Problem requirements> Copy the lines verbatim, beginning with the line that contains "At what distance do" and continuing through the end of the data, and only those lines.
***
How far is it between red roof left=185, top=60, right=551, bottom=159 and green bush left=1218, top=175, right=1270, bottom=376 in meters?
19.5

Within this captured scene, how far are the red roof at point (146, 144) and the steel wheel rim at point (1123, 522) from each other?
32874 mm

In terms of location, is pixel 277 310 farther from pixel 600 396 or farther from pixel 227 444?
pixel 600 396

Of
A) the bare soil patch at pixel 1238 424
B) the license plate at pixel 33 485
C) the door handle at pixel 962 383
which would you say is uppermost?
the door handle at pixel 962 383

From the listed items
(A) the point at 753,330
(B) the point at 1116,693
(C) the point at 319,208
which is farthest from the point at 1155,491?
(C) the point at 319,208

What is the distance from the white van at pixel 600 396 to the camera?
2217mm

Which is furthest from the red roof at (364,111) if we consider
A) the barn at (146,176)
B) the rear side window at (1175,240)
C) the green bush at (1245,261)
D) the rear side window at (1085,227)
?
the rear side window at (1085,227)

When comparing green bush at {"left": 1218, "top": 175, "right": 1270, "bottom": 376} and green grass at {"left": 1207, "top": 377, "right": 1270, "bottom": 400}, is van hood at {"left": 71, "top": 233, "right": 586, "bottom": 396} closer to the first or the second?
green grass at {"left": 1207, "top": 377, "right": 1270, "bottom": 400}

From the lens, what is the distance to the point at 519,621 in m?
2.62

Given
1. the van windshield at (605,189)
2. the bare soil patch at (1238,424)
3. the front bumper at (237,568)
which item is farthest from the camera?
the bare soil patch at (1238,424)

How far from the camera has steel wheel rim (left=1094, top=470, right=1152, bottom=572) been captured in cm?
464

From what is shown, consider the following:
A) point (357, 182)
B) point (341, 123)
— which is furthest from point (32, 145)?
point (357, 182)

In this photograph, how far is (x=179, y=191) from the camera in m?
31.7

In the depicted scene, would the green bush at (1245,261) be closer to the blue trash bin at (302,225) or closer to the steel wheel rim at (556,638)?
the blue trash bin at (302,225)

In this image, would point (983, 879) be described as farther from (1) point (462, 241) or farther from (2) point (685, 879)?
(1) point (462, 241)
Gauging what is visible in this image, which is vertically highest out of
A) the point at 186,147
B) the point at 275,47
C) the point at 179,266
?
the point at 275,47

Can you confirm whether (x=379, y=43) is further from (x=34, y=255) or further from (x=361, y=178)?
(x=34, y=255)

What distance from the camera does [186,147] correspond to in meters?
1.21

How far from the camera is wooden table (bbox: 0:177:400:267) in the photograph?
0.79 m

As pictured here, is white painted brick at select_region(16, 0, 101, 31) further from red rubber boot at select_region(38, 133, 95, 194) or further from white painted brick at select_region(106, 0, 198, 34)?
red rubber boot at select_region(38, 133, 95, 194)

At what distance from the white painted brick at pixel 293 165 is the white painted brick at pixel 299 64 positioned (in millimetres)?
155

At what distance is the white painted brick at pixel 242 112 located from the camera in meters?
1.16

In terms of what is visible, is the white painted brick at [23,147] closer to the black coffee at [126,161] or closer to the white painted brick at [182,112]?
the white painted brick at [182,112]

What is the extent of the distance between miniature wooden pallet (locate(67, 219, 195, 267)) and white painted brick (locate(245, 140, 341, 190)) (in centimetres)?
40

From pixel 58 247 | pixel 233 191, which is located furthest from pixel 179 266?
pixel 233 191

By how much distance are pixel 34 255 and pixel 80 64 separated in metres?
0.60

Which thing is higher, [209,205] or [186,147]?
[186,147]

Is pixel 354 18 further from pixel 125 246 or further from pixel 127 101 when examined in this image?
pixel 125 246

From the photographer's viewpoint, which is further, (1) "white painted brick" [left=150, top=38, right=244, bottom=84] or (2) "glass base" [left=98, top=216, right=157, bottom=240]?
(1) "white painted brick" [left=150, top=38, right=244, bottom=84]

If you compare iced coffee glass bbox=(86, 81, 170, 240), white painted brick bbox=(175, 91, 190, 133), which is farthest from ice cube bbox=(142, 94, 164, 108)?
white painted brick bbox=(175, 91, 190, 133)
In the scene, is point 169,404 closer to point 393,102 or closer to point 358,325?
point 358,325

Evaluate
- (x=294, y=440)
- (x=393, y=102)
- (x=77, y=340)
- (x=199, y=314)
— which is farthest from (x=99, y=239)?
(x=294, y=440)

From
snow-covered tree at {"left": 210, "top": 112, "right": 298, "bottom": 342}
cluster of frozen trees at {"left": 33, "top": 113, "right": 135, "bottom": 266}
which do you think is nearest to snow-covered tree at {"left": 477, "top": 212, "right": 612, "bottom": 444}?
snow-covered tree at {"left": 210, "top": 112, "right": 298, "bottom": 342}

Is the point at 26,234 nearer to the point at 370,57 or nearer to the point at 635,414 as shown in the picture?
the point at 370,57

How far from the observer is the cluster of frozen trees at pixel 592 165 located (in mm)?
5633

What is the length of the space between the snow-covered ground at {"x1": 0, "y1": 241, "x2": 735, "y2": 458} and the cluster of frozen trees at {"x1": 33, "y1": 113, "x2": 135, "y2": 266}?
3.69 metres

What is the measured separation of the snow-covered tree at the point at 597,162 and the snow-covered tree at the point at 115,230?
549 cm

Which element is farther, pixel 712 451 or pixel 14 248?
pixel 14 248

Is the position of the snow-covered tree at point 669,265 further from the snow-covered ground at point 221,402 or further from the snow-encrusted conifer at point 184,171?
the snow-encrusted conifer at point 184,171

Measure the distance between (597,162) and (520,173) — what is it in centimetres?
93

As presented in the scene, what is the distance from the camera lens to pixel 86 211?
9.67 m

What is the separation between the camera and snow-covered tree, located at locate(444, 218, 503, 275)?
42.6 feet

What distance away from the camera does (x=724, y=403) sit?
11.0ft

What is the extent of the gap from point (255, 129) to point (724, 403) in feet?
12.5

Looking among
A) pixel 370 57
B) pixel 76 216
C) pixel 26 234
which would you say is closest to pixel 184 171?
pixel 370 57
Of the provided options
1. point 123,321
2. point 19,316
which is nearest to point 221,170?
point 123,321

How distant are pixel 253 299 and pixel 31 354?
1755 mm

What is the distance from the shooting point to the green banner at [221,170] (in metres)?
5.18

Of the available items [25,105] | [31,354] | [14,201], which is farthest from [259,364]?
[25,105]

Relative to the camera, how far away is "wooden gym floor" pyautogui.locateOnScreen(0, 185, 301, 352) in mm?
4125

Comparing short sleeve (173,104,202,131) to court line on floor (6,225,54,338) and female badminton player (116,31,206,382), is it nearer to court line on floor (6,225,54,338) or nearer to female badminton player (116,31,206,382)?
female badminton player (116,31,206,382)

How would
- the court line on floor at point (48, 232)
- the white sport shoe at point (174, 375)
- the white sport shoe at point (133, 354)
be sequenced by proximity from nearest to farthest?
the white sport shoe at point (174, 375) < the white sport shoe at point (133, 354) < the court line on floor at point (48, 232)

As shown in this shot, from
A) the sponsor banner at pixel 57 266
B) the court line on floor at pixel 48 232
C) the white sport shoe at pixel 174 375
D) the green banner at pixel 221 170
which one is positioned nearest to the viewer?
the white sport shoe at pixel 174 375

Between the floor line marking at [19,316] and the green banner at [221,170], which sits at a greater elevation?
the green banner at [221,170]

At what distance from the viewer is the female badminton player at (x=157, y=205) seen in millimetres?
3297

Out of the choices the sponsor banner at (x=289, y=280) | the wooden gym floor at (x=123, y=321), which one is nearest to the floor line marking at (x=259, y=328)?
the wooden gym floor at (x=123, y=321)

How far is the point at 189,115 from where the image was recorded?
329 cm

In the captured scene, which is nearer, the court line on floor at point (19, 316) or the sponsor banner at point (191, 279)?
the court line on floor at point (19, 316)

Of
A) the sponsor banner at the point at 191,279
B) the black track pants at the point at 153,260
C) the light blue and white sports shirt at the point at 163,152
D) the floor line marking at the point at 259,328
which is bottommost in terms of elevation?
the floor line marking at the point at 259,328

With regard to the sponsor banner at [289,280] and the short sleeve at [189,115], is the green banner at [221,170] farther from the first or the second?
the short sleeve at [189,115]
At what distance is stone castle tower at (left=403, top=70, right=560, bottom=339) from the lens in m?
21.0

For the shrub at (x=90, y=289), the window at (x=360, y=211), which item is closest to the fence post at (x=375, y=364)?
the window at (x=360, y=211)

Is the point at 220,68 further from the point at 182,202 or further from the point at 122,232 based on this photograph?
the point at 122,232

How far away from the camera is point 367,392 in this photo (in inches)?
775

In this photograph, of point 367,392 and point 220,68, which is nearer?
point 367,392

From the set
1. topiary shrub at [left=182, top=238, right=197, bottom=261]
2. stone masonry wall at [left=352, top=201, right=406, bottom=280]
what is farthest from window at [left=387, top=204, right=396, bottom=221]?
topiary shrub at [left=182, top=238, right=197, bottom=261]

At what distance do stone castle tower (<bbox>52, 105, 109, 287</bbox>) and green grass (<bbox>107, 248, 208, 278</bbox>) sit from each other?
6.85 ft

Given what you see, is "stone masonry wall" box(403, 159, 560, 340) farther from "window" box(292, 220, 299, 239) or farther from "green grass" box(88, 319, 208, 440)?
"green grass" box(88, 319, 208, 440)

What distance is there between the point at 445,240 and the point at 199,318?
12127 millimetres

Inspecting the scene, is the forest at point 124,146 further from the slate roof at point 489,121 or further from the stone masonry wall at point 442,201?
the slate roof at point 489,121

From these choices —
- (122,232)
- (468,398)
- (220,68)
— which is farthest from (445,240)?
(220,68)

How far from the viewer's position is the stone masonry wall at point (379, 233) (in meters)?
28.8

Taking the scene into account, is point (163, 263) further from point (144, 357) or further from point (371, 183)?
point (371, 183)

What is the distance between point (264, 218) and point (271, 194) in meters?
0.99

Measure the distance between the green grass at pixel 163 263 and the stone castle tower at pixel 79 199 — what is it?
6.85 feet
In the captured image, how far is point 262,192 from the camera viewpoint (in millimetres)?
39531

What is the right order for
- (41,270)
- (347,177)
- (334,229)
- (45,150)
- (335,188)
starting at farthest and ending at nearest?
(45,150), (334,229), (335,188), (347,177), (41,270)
***
Response below>
At what distance do stone castle tower (<bbox>52, 105, 109, 287</bbox>) and green grass (<bbox>107, 248, 208, 278</bbox>) sit from each other?
6.85 ft

Given what you see, is "stone masonry wall" box(403, 159, 560, 340) farther from "window" box(292, 220, 299, 239) or farther from "green grass" box(88, 319, 208, 440)?
"green grass" box(88, 319, 208, 440)

What distance is there between the point at 445,240 and the point at 199,318?
12127 millimetres

Inspecting the scene, is the forest at point 124,146 further from the slate roof at point 489,121 or further from the stone masonry wall at point 442,201?
the slate roof at point 489,121

From these choices —
- (122,232)
- (468,398)
- (220,68)
— which is farthest from (445,240)?
(220,68)

How far from the viewer's position is the stone masonry wall at point (379, 233) (in meters)?
28.8

Taking the scene into account, is point (163, 263) further from point (144, 357) or further from point (371, 183)?
point (371, 183)

What is the distance between point (264, 218) and point (271, 194) in meters?
0.99

Measure the distance between the green grass at pixel 163 263 and the stone castle tower at pixel 79 199 — what is it?
6.85 feet
In the captured image, how far is point 262,192 from the camera viewpoint (in millimetres)?
39531

What is the right order for
- (41,270)
- (347,177)
- (334,229)
- (45,150)
- (335,188)
starting at farthest and ending at nearest?
(45,150), (334,229), (335,188), (347,177), (41,270)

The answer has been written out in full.